→ **Given exercise 1**: In the passage on persistent disadvantage, rewrite the part from "The most common" to "Aotearoa New Zealand.", putting "state sector" in place of "public management system".

→ **Text excerpt**:
╭──
Close to one-fifth of New Zealanders experienced persistent disadvantage in both 2013 and 2018
Approximately one in five New Zealanders (18.2% or 697,000) experienced persistent disadvantage in one or more domains in both 2013 and 2018. Around one in twenty New Zealanders (4.5% or 172,000) experienced complex and multiple forms of persistent disadvantage (in two to three domains).
The most common persistent disadvantage experienced was being left out (8.8% or 337,000), followed by being income poor (7.4% or 283,000) and then doing without (6.9% or 265,000).
Persistent disadvantage is a systemic problem
A central finding of this inquiry is that people experiencing disadvantage and those trying to support them are constrained by powerful system barriers. Siloed and fragmented government and short-termism reflect well-known challenges that the public management system has been grappling with for decades. Outside the public management system, power imbalances, discrimination, and the ongoing impact of colonisation form part of the economic and social context and create the main drivers for both advantage and disadvantage in Aotearoa New Zealand.
Social, economic, health and other conditions, along with life and past events can make people more vulnerable to persistent disadvantage. Support to manage or overcome these conditions might come from whānau, communities or the government, or from all these places. The goal for the system needs to be that all people can get what they need to live a better life.
Factors that protect against persistent disadvantage include adequate income, housing, health, and social connection; cultural identity and belonging; knowledge and skills; access to employment; stable families; and effective government policies and supports.
For many people, disadvantage does not persist. People can get themselves through a temporary period of disadvantage by drawing on their own resources, accessing support from family, whānau, and friends, the local community, and from the Government (central and local).
However, in the absence of effective support, disadvantage that would otherwise be temporary can persist and compound, trapping people within multiple complex disadvantages.
╰──
→ **Input rows**:
╭──
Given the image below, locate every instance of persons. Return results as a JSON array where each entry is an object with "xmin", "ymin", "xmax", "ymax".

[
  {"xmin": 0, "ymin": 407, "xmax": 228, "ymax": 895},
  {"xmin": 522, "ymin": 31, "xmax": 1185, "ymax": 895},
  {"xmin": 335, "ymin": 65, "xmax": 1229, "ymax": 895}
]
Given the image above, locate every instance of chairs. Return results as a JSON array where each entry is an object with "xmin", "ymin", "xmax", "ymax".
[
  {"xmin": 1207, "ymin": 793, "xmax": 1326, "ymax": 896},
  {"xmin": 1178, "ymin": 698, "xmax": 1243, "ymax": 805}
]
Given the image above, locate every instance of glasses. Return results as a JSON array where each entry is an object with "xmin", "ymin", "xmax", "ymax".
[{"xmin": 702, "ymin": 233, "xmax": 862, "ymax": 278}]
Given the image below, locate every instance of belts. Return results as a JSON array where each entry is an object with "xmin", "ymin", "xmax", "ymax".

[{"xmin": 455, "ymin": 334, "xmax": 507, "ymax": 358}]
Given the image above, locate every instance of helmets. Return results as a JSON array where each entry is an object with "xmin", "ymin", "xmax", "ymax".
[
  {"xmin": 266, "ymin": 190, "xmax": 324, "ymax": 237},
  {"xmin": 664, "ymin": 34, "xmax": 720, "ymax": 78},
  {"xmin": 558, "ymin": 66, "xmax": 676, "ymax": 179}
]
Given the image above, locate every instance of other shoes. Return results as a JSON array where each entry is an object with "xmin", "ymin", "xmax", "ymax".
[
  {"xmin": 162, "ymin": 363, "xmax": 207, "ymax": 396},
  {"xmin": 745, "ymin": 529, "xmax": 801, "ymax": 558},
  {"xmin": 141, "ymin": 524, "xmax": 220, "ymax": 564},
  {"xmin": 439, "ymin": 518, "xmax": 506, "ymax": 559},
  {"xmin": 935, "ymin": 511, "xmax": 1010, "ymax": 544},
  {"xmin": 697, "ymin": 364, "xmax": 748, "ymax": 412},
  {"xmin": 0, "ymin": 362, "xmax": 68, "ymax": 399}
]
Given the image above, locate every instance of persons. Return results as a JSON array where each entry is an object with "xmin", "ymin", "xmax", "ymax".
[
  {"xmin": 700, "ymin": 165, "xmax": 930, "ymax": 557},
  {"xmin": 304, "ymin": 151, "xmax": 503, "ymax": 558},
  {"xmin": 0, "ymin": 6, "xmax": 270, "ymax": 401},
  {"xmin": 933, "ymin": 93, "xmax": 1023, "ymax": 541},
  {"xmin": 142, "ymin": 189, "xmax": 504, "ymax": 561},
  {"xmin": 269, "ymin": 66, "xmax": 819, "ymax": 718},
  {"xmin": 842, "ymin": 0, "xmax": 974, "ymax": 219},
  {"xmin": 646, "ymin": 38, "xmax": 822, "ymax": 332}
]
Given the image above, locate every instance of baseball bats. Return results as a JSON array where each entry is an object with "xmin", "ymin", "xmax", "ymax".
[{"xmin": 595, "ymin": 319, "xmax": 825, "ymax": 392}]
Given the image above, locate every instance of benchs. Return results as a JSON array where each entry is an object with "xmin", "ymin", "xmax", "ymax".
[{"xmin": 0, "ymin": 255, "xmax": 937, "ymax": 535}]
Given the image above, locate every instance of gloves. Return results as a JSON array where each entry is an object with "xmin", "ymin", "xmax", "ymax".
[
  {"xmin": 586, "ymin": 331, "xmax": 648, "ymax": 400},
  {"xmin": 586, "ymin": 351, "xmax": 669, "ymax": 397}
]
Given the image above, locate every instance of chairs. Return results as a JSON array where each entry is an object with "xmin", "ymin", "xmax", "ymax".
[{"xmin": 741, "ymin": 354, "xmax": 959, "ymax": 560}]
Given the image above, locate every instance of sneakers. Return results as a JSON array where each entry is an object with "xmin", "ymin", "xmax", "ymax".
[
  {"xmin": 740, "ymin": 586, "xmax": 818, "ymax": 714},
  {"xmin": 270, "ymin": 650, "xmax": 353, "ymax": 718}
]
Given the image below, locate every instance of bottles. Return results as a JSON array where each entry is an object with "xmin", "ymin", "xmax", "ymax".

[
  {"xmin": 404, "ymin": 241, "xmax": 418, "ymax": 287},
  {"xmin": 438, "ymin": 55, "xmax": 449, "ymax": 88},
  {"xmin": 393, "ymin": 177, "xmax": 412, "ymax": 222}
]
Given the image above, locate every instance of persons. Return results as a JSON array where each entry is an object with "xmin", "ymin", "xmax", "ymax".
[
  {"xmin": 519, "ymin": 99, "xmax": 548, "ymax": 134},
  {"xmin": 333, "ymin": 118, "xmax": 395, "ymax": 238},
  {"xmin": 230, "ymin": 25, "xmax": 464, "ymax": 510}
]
╰──
→ **Given exercise 2**: Which rows contain the word "below"? Gather each of them, copied in full.

→ **Complete response 1**:
The most common persistent disadvantage experienced was being left out (8.8% or 337,000), followed by being income poor (7.4% or 283,000) and then doing without (6.9% or 265,000).
Persistent disadvantage is a systemic problem
A central finding of this inquiry is that people experiencing disadvantage and those trying to support them are constrained by powerful system barriers. Siloed and fragmented government and short-termism reflect well-known challenges that the state sector has been grappling with for decades. Outside the state sector, power imbalances, discrimination, and the ongoing impact of colonisation form part of the economic and social context and create the main drivers for both advantage and disadvantage in Aotearoa New Zealand.

→ **Complete response 2**:
Given the image below, locate every instance of persons. Return results as a JSON array where each entry is an object with "xmin", "ymin", "xmax", "ymax".
Given the image below, locate every instance of belts. Return results as a JSON array where each entry is an object with "xmin", "ymin", "xmax", "ymax".
Given the image below, locate every instance of bottles. Return results as a JSON array where each entry is an object with "xmin", "ymin", "xmax", "ymax".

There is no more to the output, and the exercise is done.